Off-Track: 5 Years Later


SPUTYEN DUYVIL – Metro-North Train 88-08’s derailment on Dec. 1, 2013, killed four passengers and injured dozens of others. It was traveling 50 miles over the speed limit as it approached a sharp curve.

Now five years later, passengers who survived the derailment are sharing their stories, while the MTA continues to deal with mounting civil lawsuits.

The crash left a shocking scene of destruction and carnage. Metro-North commuter passenger cars flipped over, mangled and derailed off the tracks right before the Sputyen Duyvil Metro North Station. Five years later, the area has been repaired.

Although 60 months and more than 1,825 days have gone by since that deadly derailment, the pain and fear for many aboard that train is still haunting.

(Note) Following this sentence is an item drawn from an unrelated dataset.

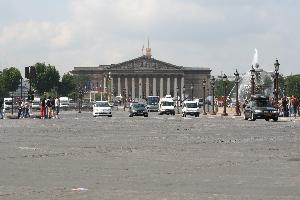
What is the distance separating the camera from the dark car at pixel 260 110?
187ft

Journal News Investigative Reporter Tom Zambito spoke to Steve Ciccone, who was in the third car during the crash. He is now filing legal action against the MTA.

“The Steven Ciccone that was…existed before…has died and now he’s moving on with his life and finding a new path…as a result of this,” Zambito said. “For passengers who were aboard this train…and a lot of them are living through…still living with the after-effects from that accident.”

Ciccone’s 12-page civil complaint filed in 2014, laid out the suffering Ciccone said he’s endured since the accident.

“Sustained severe and serious personal injuries, including multiple trauma to his head and body and aggravation of a prior condition of cerebral palsy and multiple sclerosis,” Ciccone said.

The complaint goes on to say his injuries were: “caused by negligence, carelessness and/or recklessness of metro-north, their agents, and employees…in the ownership, operation, management, control, design, construction, maintenance and repair of the Hudson line track system.”

The incident has cost the Metro-North than $60,000,000 in settlements.

Steve Ciccone has been in a four-year legal battle with Metro-North. Investigative notes, obtained by the Journal News, shows how the agency paid investigators to keep surveillance on Ciccone.

“The claimant did not appear to always need his cane for assistance as he used the cane on and off,” investigative notes said.

The surveillance by the agency is signifying Metro-North’s rigorous defense against pending litigation over the derailment.